Tuesday, October 22, 2013

"and an effective firearm, simple in mechanism, should be in every home."

As To Pistol Toting.

There Are Times when It Is Justifiable And Even Commendable

   A reader takes exception to a recent article in which "packing a gun"--or "toting a pistol," if you please--is considered as a habit that fosters suicides.

   "In many parts of the South," writes our correspondent, "our women are not safe from attack on the part of criminal negroes unless there are firearms about the house. There have been numerous cases where the possession of a pistol, and a knowledge of how to use it, has saved a woman from a fate worse than death."

   The point is well taken, and gets at the crux of a situation which might have been more thoroughly discussed in the article mentioned. The practice condemned is not that of possessing a pistol in the home, or of carrying one abroad when there is likely to be real necessity for its use, as sometimes happens; but the very prevalent habit of carrying revolvers at such times and under such circumstances that they are not at all necessary.

   In the majority of such cases they are carried rather in the foolish hope that there will be some occasion or excuse for their display or use than because of any real danger which exists--in a spirit of silly vanity, which is none the less dangerous because of its silliness. When a couple of deluded creatures who share this sensationalism have a falling out, over some very trivial--as frequently happens--their first thought is not to fight it out with their fists; but to pull a gun and kill. Every village and town in the south has its quota of youths of this description; not as a rule "bad" boys in any general sense, but lacking in a sense of values. The village quarrel--which started over nothing important, and would naturally end in a rough and tumble fight, if the brawlers were not armed--frequently winds up with a fatal shooting simply because the brawlers happen to have pistols with them.

   The matter mentioned by our correspondent is in a different category altogether.

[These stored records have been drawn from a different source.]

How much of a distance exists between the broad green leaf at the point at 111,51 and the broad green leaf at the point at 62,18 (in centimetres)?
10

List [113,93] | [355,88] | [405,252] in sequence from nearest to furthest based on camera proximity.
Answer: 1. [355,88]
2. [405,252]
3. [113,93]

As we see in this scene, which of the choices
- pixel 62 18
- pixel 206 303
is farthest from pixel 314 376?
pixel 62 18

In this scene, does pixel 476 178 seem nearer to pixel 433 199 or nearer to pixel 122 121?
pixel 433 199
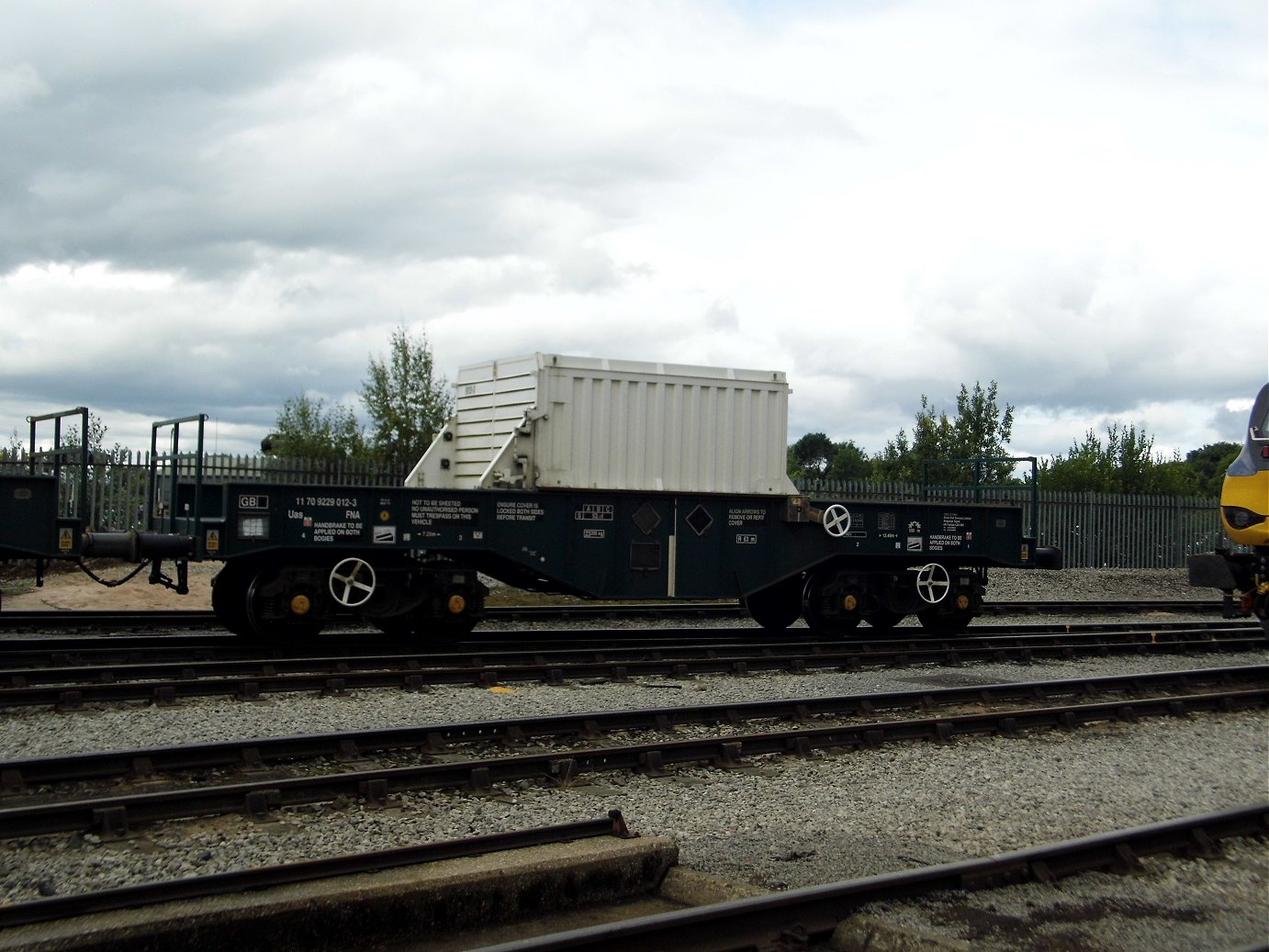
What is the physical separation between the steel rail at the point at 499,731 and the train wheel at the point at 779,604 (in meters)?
5.25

Not only is the proper place of the pistol in the home--since its presence there implies that it is to be used for purposes of legitimate defense--but the acquisition of pistols for such purposes is to be advised, instead of merely excused. Every man should see that there is one in his home, and that his wife and daughters know how to use it quickly and effectively. What our correspondent says about the necessity for their use in this way is, unfortunately, only too true in many parts of the South; and an effective firearm, simple in mechanism, should be in every home.--Don Marquis in Uncle Remus's Magazine.

[The Suwannee Democrat, Live Oak, Florida, Friday, April 02, 1909. Part Two, Vol. XII No. 41 Pg. 14]
    Apparently the author of the above is operating under the mistaken impression that evil just visits one in the home. In addition to thinking that one can magically have a general idea as to when one will need to bear arms away from home. As well as forgetting that the right secured is in order to not just keep, but BEAR arms. And this, in order that We The People are "at all times armed" in order to be able to resist enemies; both foreign and domestic.

   Punishment for private affrays are what is the real cure. As well as education on how, and when the use of firearms is justified. Punishment for abuse or misuse of firearms is the Constitutional remedy. Not deprivation of a Constitutionally secured right.